En souillant ses vêtements de sang innocent, la fausse religion a méprisé le sang que Jésus a versé pour donner la vie aux humains (voir Matthieu 20:28 et Éphésiens 1:7). C’est pour cette raison même que dans un avenir proche, oui très bientôt, la religion aura sur elle un autre sang, le sien! — Révélation 18:8.
“La fausse religion — rejointe par son passé!” ne sera pas épargnée.
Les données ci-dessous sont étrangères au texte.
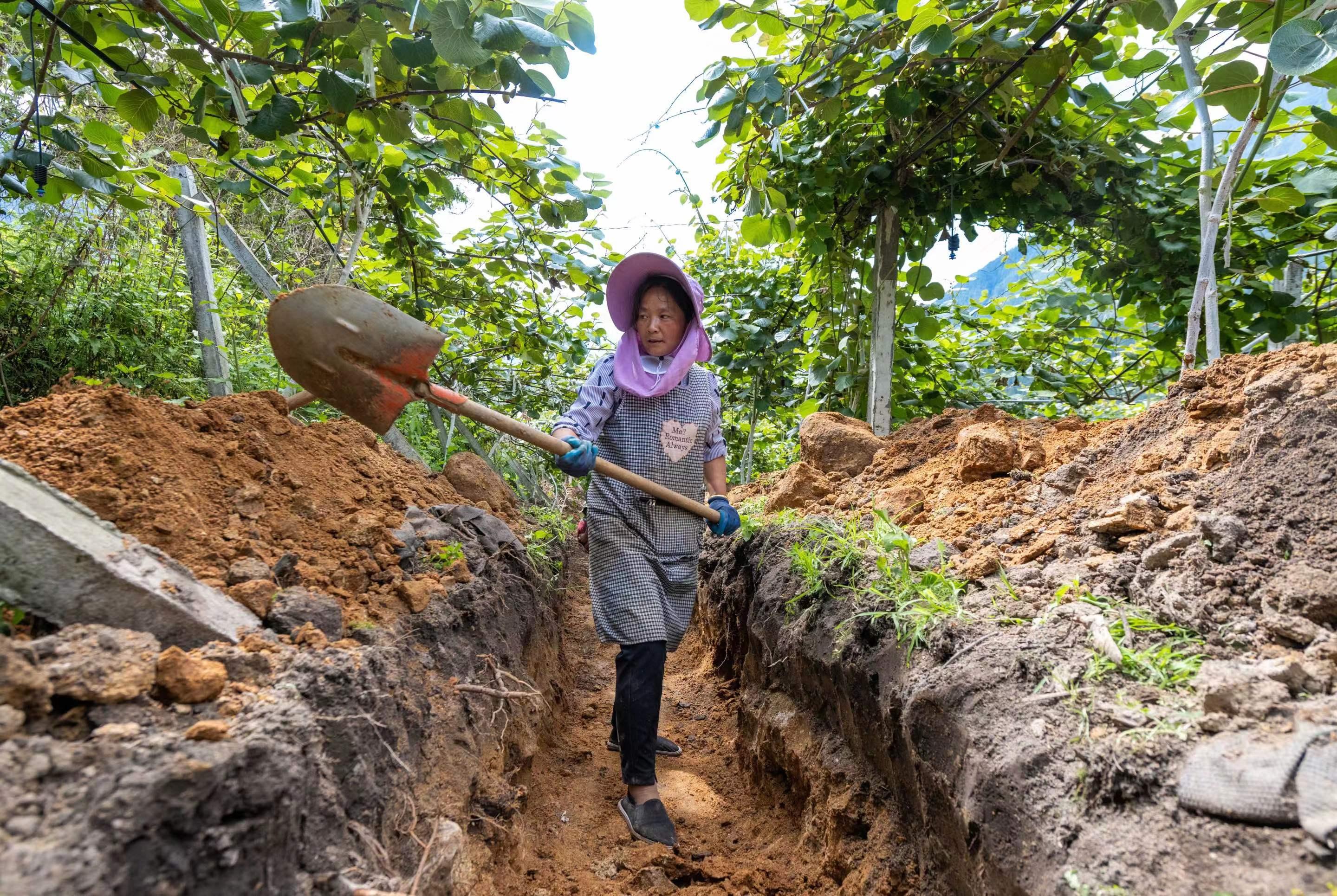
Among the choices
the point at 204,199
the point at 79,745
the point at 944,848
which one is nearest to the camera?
the point at 79,745

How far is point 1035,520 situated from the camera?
2.20 m

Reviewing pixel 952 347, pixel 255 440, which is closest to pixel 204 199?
pixel 255 440

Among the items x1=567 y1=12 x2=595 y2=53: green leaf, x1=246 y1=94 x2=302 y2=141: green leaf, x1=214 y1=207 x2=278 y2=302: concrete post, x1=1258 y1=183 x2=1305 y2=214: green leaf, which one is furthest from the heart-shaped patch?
x1=1258 y1=183 x2=1305 y2=214: green leaf

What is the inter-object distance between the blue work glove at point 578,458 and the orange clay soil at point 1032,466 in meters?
1.23

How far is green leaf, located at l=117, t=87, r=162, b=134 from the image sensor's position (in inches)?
87.9

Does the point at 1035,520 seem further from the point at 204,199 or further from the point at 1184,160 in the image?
the point at 204,199

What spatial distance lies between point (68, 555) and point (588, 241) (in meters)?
3.12

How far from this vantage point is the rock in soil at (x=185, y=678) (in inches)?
45.5

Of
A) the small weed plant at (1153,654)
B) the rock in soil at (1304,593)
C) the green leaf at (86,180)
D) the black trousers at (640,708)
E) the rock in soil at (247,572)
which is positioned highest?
the green leaf at (86,180)

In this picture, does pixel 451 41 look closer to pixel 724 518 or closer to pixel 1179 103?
pixel 724 518

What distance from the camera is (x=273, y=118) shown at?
2.05m

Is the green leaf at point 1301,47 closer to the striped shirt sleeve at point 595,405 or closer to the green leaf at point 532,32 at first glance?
the green leaf at point 532,32

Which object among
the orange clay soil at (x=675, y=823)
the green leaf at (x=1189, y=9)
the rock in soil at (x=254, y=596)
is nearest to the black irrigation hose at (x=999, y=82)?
the green leaf at (x=1189, y=9)

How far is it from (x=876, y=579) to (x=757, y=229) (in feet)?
6.56
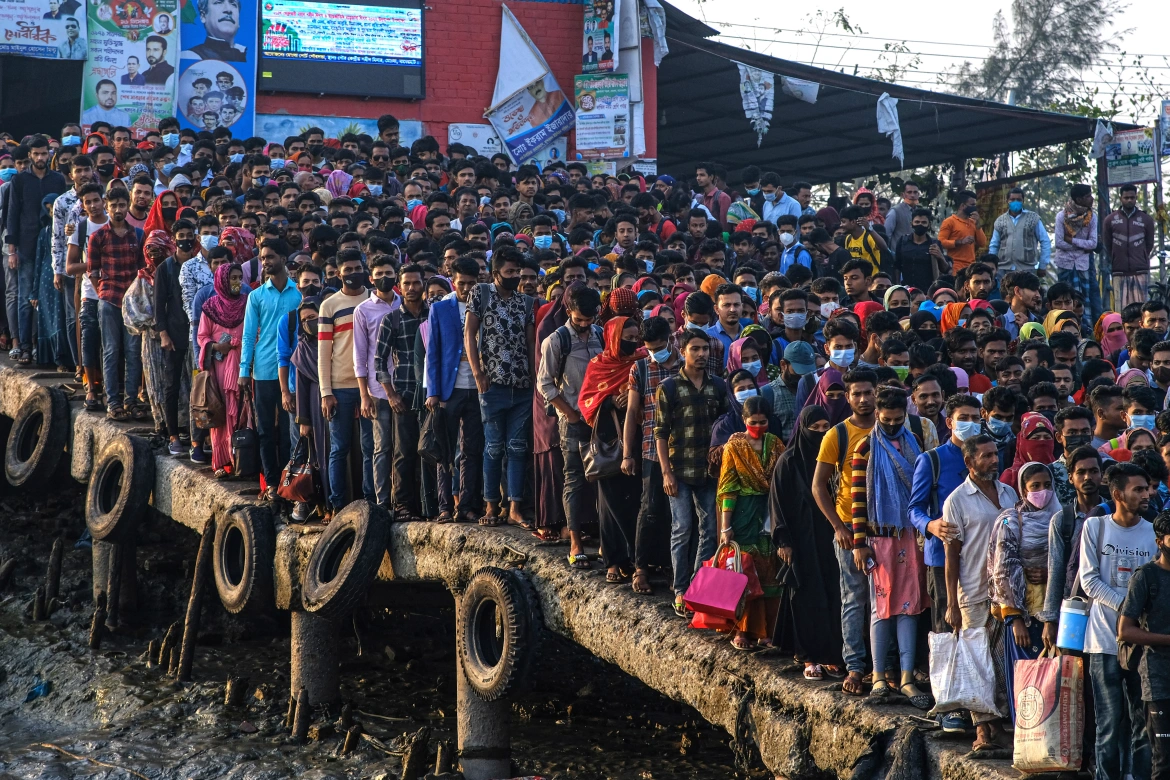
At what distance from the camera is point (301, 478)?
9883 mm

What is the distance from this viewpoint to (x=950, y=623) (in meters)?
5.94

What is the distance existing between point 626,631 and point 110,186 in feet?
20.8

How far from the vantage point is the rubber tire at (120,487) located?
444 inches

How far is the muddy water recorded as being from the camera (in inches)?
371

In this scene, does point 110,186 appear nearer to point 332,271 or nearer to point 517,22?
point 332,271

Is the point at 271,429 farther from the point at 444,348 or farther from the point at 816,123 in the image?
the point at 816,123

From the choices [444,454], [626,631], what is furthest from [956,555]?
[444,454]

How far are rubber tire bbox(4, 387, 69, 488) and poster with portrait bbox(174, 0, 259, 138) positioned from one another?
300 inches

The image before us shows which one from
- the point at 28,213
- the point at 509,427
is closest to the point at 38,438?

Vous apprendrez comment dans notre prochain numéro.
[Notes]
a Ces mesures ne sont pas sans rappeler l’exécution des 300 000 à 3 000 000 de “sorcières” qui, à compter du XVe siècle, furent mises à mort avec la bénédiction de la papauté.
b Voir le livre Vous pouvez vivre éternellement sur une terre qui deviendra un paradis, chapitres 16 à 18, publié en 1982 par la Watchtower Bible and Tract Society of New York, Inc.
[Encadré, page 21]
“En de nombreuses régions du globe, la religion sert aujourd’hui de ferment à la révolution. (...) Elle inspire toujours les tueries en Irlande du Nord, sur le subcontinent indien et aux Philippines.” — L’Encyclopédie des religions.
[Illustration, page 20]
Les meurtres perpétrés autrefois par la fausse religion, tels que cet autodafé représenté sur une gravure sur bois du XVe siècle, ne sont rien en comparaison de ceux dont elle s’est rendue coupable au XXe siècle.
[Illustrations, page 21]
Les cloches des églises allemandes fondues pour les besoins de la guerre au cours du premier conflit mondial.